LRAM/RRAM in my opinion is horrible way of estimation, but for AP they will tell you when to use LRAM/RRAM in the problem, and later MRAM as well.
• If you take an average of a right Riemann Sum and Left Riemann Sum do you get the exact area
• Nope, but you will get the trapezoidal Riemann Sum, which is a better estimation.
• At and onward, a rectangle seems to form between the right-edge rectangle and left-edge rectangle. The function also seems to cut through them, very close to halfway cut. Could this affect how we use Riemann sums?
• Not exactly. Though for many equations if you average out the left and right rectangle sums you usually get closer to the true area under a graph. Of course there are some graph shapes where this is untrue, or the size of the rectangles makes it untrue.
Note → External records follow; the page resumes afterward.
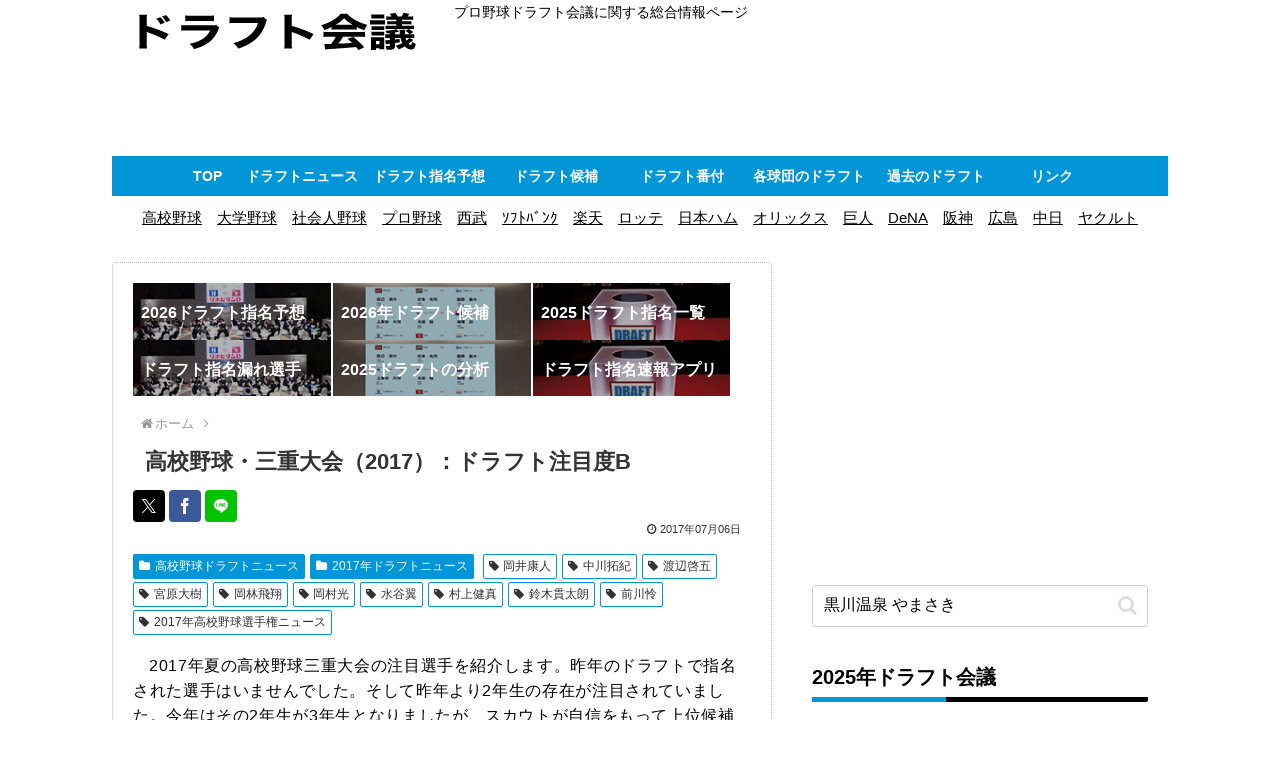

--- FILE ---
content_type: text/html; charset=utf-8
request_url: https://www.google.com/recaptcha/api2/aframe
body_size: 268
content:
<!DOCTYPE HTML><html><head><meta http-equiv="content-type" content="text/html; charset=UTF-8"></head><body><script nonce="SwAc904ApKXPkxn6GGu1Ag">/** Anti-fraud and anti-abuse applications only. See google.com/recaptcha */ try{var clients={'sodar':'https://pagead2.googlesyndication.com/pagead/sodar?'};window.addEventListener("message",function(a){try{if(a.source===window.parent){var b=JSON.parse(a.data);var c=clients[b['id']];if(c){var d=document.createElement('img');d.src=c+b['params']+'&rc='+(localStorage.getItem("rc::a")?sessionStorage.getItem("rc::b"):"");window.document.body.appendChild(d);sessionStorage.setItem("rc::e",parseInt(sessionStorage.getItem("rc::e")||0)+1);localStorage.setItem("rc::h",'1763162246417');}}}catch(b){}});window.parent.postMessage("_grecaptcha_ready", "*");}catch(b){}</script></body></html>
With using a riemann sum though it doesn't matter if you do left or right in the end, since eventually riemann sums as you to divide the graph into infinitely many rectangles, or other shapes. This makes it so it doesn't matter where you start, the infinitely many rectangles will fit perfectly under the graph.

I'm not sureif you knew that yet or where this video is on the playlist, so apologies if that is confusing.
• Hi,

For right hand rule:
For example:
My interval is from 1-9, the function is 1/x and lastly I need to take four intervals. Would I take my first point as f(1) and my second as f(3)? If yes, why? And if not, why?

Thank you!
• Is it possible to calculate the trapezoid instead of the rectangles ?
(1 vote)
• what if the function is decreasing and in the third/fourth quadrant? because then it would be upside down?
• Howdy Patrick,

Good question! But the key here is that we usually don't talk about "negative area". Instead, we would say that it estimates the area under the x-axis. Thus we are still having less area.

Note that sometimes we want to calculate the net area, where we subtract the area below the x-axis from the area above the x-axis. In this case, you would be right that the left Riemann sum would be underestimating the amount that should be subtracted, and thus is overestimate the overall sum (provided that there is more area below the x-axis than above the x-axis: otherwise the underestimation from above the x-axis might cancel out the overestimation from below the x-axis).

Yeah... a bit of a tongue twister there, but I hope you get the point.
(1 vote)
• why not take a triangle and subtract it from the left Riemann sum? The triangle would be ((left side function value - right side function value)*change of x) / 2. That would be a slight under approximation but would be far more accurate.
(1 vote)
• That's equivalent to the trapezoid approximation, which is discussed later.